* Begin SOURCE RECORDS *

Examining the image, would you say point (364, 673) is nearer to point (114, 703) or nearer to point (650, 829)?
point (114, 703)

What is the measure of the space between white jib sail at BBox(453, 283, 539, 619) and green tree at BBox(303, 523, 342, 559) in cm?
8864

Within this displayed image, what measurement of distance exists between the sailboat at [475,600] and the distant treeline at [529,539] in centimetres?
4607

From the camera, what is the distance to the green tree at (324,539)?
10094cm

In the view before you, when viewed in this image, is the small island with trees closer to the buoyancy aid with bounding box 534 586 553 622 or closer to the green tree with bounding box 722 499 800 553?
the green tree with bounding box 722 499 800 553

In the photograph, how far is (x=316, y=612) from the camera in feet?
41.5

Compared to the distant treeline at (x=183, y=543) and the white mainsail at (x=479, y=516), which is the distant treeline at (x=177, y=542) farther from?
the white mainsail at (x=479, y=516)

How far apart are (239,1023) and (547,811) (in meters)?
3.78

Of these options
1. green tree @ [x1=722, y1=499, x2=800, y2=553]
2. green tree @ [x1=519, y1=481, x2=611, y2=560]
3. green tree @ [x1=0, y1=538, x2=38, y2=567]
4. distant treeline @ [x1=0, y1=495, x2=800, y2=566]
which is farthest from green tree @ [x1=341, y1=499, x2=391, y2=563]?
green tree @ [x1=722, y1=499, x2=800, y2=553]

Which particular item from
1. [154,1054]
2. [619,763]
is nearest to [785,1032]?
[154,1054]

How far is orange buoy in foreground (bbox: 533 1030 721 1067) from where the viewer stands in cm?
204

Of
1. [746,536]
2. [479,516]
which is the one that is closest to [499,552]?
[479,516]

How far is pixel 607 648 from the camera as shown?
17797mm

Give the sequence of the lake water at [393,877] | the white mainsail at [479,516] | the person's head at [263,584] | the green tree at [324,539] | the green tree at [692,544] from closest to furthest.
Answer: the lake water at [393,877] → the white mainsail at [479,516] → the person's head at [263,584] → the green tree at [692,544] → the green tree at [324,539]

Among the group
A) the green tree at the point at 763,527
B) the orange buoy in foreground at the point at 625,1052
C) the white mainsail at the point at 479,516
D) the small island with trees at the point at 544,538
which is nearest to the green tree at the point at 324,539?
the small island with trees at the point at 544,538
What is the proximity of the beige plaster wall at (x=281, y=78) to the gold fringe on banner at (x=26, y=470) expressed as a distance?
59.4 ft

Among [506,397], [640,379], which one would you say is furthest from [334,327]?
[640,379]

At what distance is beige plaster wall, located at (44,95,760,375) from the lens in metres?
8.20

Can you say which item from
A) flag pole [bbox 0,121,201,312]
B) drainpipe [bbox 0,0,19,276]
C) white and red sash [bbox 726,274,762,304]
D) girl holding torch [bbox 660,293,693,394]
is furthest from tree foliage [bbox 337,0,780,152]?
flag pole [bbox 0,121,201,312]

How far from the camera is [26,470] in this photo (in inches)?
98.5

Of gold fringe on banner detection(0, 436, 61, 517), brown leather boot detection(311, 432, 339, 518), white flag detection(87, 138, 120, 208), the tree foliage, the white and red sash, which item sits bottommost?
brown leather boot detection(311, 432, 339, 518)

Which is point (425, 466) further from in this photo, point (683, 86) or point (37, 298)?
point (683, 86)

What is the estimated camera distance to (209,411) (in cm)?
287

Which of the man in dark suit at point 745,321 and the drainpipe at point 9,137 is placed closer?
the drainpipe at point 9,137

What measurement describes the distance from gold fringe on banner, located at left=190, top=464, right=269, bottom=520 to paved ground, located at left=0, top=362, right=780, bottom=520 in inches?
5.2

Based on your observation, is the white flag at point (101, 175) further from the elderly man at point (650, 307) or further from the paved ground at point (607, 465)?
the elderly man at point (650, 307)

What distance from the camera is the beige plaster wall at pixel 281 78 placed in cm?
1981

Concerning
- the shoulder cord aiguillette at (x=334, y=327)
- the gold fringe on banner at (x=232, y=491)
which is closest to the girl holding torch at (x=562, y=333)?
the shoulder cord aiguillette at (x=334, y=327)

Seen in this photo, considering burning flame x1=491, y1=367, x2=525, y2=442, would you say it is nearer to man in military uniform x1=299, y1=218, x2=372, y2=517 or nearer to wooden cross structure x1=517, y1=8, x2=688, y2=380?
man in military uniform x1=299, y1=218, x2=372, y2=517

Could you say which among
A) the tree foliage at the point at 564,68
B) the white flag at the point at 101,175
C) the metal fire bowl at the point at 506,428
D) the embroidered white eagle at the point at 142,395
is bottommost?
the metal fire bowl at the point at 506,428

* End SOURCE RECORDS *

Copy the data above exactly. Every line must be included.

Examining the image, would you say point (364, 673) is nearer to point (114, 703) or nearer to point (650, 829)?
point (114, 703)

What is the measure of the space between white jib sail at BBox(453, 283, 539, 619) and green tree at BBox(303, 523, 342, 559) in cm?
8864

Within this displayed image, what measurement of distance exists between the sailboat at [475,600] and the distant treeline at [529,539] in centimetres?
4607

From the camera, what is the distance to the green tree at (324,539)?
10094cm

In the view before you, when viewed in this image, is the small island with trees closer to the buoyancy aid with bounding box 534 586 553 622 or closer to the green tree with bounding box 722 499 800 553?
the green tree with bounding box 722 499 800 553

In the photograph, how far is (x=316, y=612) from the camera in feet?
41.5

Compared to the distant treeline at (x=183, y=543) and the white mainsail at (x=479, y=516), which is the distant treeline at (x=177, y=542) farther from?
the white mainsail at (x=479, y=516)

How far apart are (239,1023) and (547,811) (in meters)?
3.78

Of these options
1. green tree @ [x1=722, y1=499, x2=800, y2=553]
2. green tree @ [x1=519, y1=481, x2=611, y2=560]
3. green tree @ [x1=0, y1=538, x2=38, y2=567]
4. distant treeline @ [x1=0, y1=495, x2=800, y2=566]
which is farthest from green tree @ [x1=341, y1=499, x2=391, y2=563]?
green tree @ [x1=722, y1=499, x2=800, y2=553]

Which particular item from
1. [154,1054]
2. [619,763]
is nearest to [785,1032]?
[154,1054]

How far is orange buoy in foreground (bbox: 533 1030 721 1067) from where the viewer stands in cm?
204

Of
1. [746,536]
2. [479,516]
which is the one that is closest to [499,552]?
[479,516]

How far is pixel 607 648 from the camera as shown?
17797mm

Give the sequence of the lake water at [393,877] | the white mainsail at [479,516] | the person's head at [263,584] | the green tree at [324,539] | the green tree at [692,544] from closest to furthest.
Answer: the lake water at [393,877] → the white mainsail at [479,516] → the person's head at [263,584] → the green tree at [692,544] → the green tree at [324,539]

Among the group
A) the green tree at the point at 763,527
B) the orange buoy in foreground at the point at 625,1052
C) the white mainsail at the point at 479,516
D) the small island with trees at the point at 544,538
which is nearest to the green tree at the point at 324,539?
the small island with trees at the point at 544,538
What is the proximity of the beige plaster wall at (x=281, y=78) to the gold fringe on banner at (x=26, y=470) expressed as a distance?
59.4 ft

Among [506,397], [640,379], which one would you say is furthest from [334,327]?
[640,379]

At what distance is beige plaster wall, located at (44,95,760,375) from the lens in metres?
8.20

Can you say which item from
A) flag pole [bbox 0,121,201,312]
B) drainpipe [bbox 0,0,19,276]
C) white and red sash [bbox 726,274,762,304]
D) girl holding torch [bbox 660,293,693,394]
is furthest from tree foliage [bbox 337,0,780,152]?
flag pole [bbox 0,121,201,312]

How far from the camera is [26,470] in this photo (in inches)?
98.5

Of gold fringe on banner detection(0, 436, 61, 517), brown leather boot detection(311, 432, 339, 518), white flag detection(87, 138, 120, 208), the tree foliage, the white and red sash, which item sits bottommost?
brown leather boot detection(311, 432, 339, 518)

Which is point (425, 466) further from in this photo, point (683, 86) or point (37, 298)?
point (683, 86)

What is the estimated camera distance to (209,411) (in cm)?
287

Which of the man in dark suit at point 745,321 and the drainpipe at point 9,137 is placed closer?
the drainpipe at point 9,137

What measurement describes the distance from gold fringe on banner, located at left=190, top=464, right=269, bottom=520 to paved ground, located at left=0, top=362, right=780, bottom=520 in inches?
5.2

Based on your observation, is the white flag at point (101, 175) further from the elderly man at point (650, 307) or further from the paved ground at point (607, 465)?
the elderly man at point (650, 307)

What distance from the camera is the beige plaster wall at pixel 281 78 placed in cm?
1981

Concerning
- the shoulder cord aiguillette at (x=334, y=327)
- the gold fringe on banner at (x=232, y=491)
which is closest to the girl holding torch at (x=562, y=333)?
the shoulder cord aiguillette at (x=334, y=327)

Seen in this photo, considering burning flame x1=491, y1=367, x2=525, y2=442, would you say it is nearer to man in military uniform x1=299, y1=218, x2=372, y2=517 or nearer to wooden cross structure x1=517, y1=8, x2=688, y2=380?
man in military uniform x1=299, y1=218, x2=372, y2=517

Could you say which among
A) the tree foliage at the point at 564,68
B) the white flag at the point at 101,175
C) the metal fire bowl at the point at 506,428
D) the embroidered white eagle at the point at 142,395
is bottommost?
the metal fire bowl at the point at 506,428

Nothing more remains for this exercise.